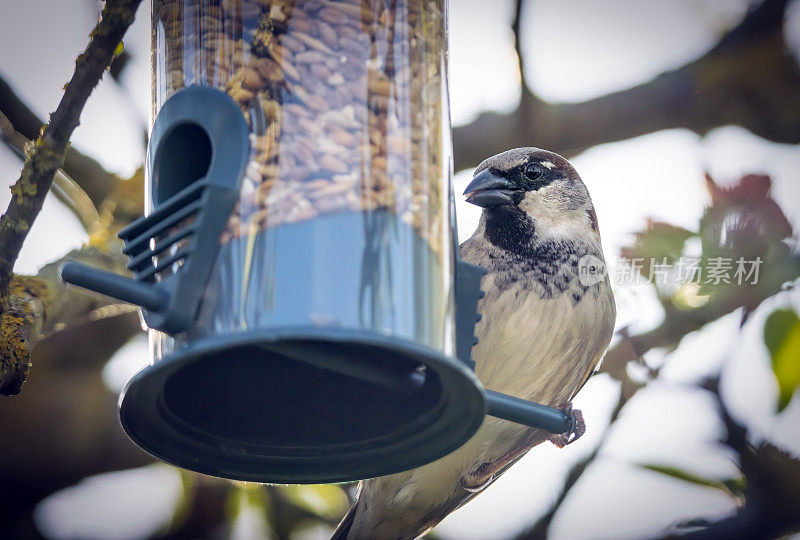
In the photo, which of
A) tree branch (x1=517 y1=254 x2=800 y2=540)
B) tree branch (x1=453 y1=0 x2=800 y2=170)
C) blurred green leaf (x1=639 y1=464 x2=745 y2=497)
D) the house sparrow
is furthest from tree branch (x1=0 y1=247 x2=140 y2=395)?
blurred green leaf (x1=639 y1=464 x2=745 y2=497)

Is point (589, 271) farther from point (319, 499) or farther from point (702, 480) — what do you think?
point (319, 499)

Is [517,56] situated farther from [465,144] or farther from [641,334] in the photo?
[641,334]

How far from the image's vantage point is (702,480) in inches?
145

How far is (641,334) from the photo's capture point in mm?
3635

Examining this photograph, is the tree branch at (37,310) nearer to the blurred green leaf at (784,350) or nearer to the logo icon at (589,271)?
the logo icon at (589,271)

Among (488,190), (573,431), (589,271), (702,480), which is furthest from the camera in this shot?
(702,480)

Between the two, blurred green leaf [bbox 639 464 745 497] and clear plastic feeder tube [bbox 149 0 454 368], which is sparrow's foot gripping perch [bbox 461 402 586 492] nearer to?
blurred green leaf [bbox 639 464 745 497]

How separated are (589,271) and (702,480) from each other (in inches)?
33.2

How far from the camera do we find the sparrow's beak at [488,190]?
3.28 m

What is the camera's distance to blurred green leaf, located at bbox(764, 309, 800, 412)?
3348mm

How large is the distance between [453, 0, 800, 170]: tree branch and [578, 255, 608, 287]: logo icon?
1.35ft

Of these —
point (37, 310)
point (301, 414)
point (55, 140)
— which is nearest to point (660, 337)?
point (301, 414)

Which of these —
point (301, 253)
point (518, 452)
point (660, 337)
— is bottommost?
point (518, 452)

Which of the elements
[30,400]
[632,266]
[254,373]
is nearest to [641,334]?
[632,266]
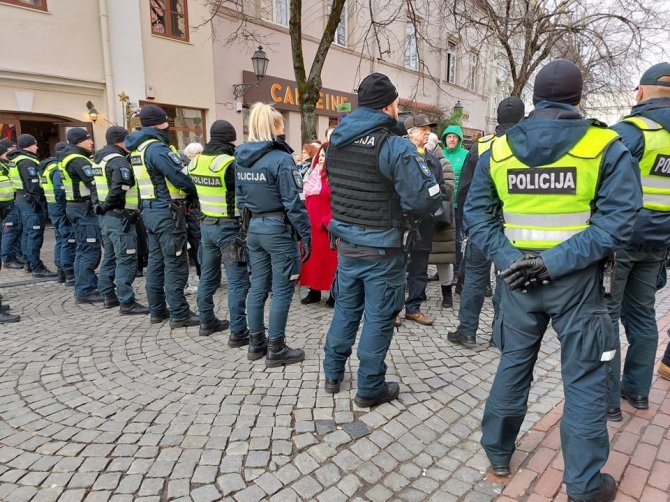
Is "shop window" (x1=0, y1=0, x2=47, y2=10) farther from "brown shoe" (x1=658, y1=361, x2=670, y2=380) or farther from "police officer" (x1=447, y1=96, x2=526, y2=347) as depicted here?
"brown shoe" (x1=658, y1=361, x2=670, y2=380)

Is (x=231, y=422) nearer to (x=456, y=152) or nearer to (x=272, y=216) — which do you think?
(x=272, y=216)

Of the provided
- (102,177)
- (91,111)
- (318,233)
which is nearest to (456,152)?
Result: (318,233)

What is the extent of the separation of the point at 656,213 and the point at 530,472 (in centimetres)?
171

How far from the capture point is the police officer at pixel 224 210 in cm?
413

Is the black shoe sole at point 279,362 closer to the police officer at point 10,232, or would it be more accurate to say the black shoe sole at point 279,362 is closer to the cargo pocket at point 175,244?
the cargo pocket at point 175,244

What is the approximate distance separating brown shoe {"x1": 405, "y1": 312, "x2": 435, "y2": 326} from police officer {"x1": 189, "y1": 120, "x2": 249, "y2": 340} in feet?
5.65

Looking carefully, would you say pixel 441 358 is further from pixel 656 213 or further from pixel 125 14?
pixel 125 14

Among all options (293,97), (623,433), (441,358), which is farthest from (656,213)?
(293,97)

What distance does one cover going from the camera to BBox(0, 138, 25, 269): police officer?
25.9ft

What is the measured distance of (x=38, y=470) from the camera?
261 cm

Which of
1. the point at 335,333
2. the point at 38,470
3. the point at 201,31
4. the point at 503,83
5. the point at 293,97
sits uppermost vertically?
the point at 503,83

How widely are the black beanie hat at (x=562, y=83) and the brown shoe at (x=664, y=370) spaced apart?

> **What is required**
Turn every line of the listing above into a Markdown table with the columns No. and Text, numbering the rows and skipping blank lines. Leave the pictures out of the table.

> **Answer for this exercise**
| No. | Text |
|---|---|
| 1 | In the photo, which of |
| 2 | A) tree branch (x1=517 y1=254 x2=800 y2=540) |
| 3 | B) tree branch (x1=453 y1=0 x2=800 y2=170) |
| 4 | C) blurred green leaf (x1=639 y1=464 x2=745 y2=497) |
| 5 | D) the house sparrow |
| 6 | is furthest from tree branch (x1=0 y1=247 x2=140 y2=395)? |
| 7 | blurred green leaf (x1=639 y1=464 x2=745 y2=497) |
| 8 | Is point (589, 271) farther from point (319, 499) or farther from point (702, 480) — what do you think? |
| 9 | point (319, 499) |
| 10 | Is [517,56] situated farther from [465,144] or farther from [641,334] in the photo? |
| 11 | [641,334] |
| 12 | How far from the image's vantage point is (702,480) in inches? |
| 13 | 145 |
| 14 | How far is (641,334) from the photo's capture point in mm? |
| 15 | 3635 |
| 16 | Examining this photograph, is the tree branch at (37,310) nearer to the blurred green leaf at (784,350) or nearer to the logo icon at (589,271)? |
| 17 | the logo icon at (589,271) |
| 18 | Among (488,190), (573,431), (589,271), (702,480), which is furthest from the camera in this shot? |
| 19 | (702,480) |
| 20 | Between the two, blurred green leaf [bbox 639 464 745 497] and clear plastic feeder tube [bbox 149 0 454 368], which is sparrow's foot gripping perch [bbox 461 402 586 492] nearer to? |
| 21 | blurred green leaf [bbox 639 464 745 497] |
| 22 | How separated are (589,271) and (702,480) from each other (in inches)? |
| 23 | 33.2 |
| 24 | How far from the camera do we find the sparrow's beak at [488,190]? |
| 25 | 3.28 m |
| 26 | What is the camera's distance to blurred green leaf, located at bbox(764, 309, 800, 412)? |
| 27 | 3348mm |
| 28 | How large is the distance between [453, 0, 800, 170]: tree branch and [578, 255, 608, 287]: logo icon? |
| 29 | 1.35ft |
| 30 | Of these — |
| 31 | point (37, 310) |
| 32 | point (301, 414) |
| 33 | point (55, 140) |
| 34 | — which is nearest to point (660, 337)? |
| 35 | point (301, 414) |
| 36 | Which of these — |
| 37 | point (301, 253) |
| 38 | point (518, 452) |
| 39 | point (660, 337) |
| 40 | — is bottommost? |
| 41 | point (518, 452) |
| 42 | Which of the elements |
| 43 | [30,400] |
| 44 | [632,266] |
| 45 | [254,373] |
| 46 | is nearest to [641,334]? |
| 47 | [632,266] |
| 48 | Is "shop window" (x1=0, y1=0, x2=47, y2=10) farther from "brown shoe" (x1=658, y1=361, x2=670, y2=380) or farther from "police officer" (x1=447, y1=96, x2=526, y2=347) as depicted here? |
| 49 | "brown shoe" (x1=658, y1=361, x2=670, y2=380) |
| 50 | Is (x=231, y=422) nearer to (x=456, y=152) or nearer to (x=272, y=216) — which do you think? |
| 51 | (x=272, y=216) |
| 52 | Of the provided |
| 53 | - (102,177) |
| 54 | - (91,111) |
| 55 | - (318,233) |
| 56 | which is nearest to (456,152)? |
| 57 | Result: (318,233) |
| 58 | What is the extent of the separation of the point at 656,213 and the point at 530,472 (in centimetres)? |
| 59 | 171 |
| 60 | How far from the capture point is the police officer at pixel 224 210 in cm? |
| 61 | 413 |
| 62 | Is the black shoe sole at point 279,362 closer to the police officer at point 10,232, or would it be more accurate to say the black shoe sole at point 279,362 is closer to the cargo pocket at point 175,244? |
| 63 | the cargo pocket at point 175,244 |
| 64 | What is the approximate distance separating brown shoe {"x1": 405, "y1": 312, "x2": 435, "y2": 326} from police officer {"x1": 189, "y1": 120, "x2": 249, "y2": 340} in feet? |
| 65 | 5.65 |
| 66 | Looking carefully, would you say pixel 441 358 is further from pixel 656 213 or further from pixel 125 14? |
| 67 | pixel 125 14 |
| 68 | Among all options (293,97), (623,433), (441,358), which is farthest from (656,213)? |
| 69 | (293,97) |
| 70 | What distance does one cover going from the camera to BBox(0, 138, 25, 269): police officer? |
| 71 | 25.9ft |
| 72 | What is the measured distance of (x=38, y=470) from the camera? |
| 73 | 261 cm |
| 74 | Which of |
| 75 | 1. the point at 335,333 |
| 76 | 2. the point at 38,470 |
| 77 | 3. the point at 201,31 |
| 78 | 4. the point at 503,83 |
| 79 | 5. the point at 293,97 |
| 80 | sits uppermost vertically? |
| 81 | the point at 503,83 |
| 82 | How widely are the black beanie hat at (x=562, y=83) and the brown shoe at (x=664, y=370) spaced apart? |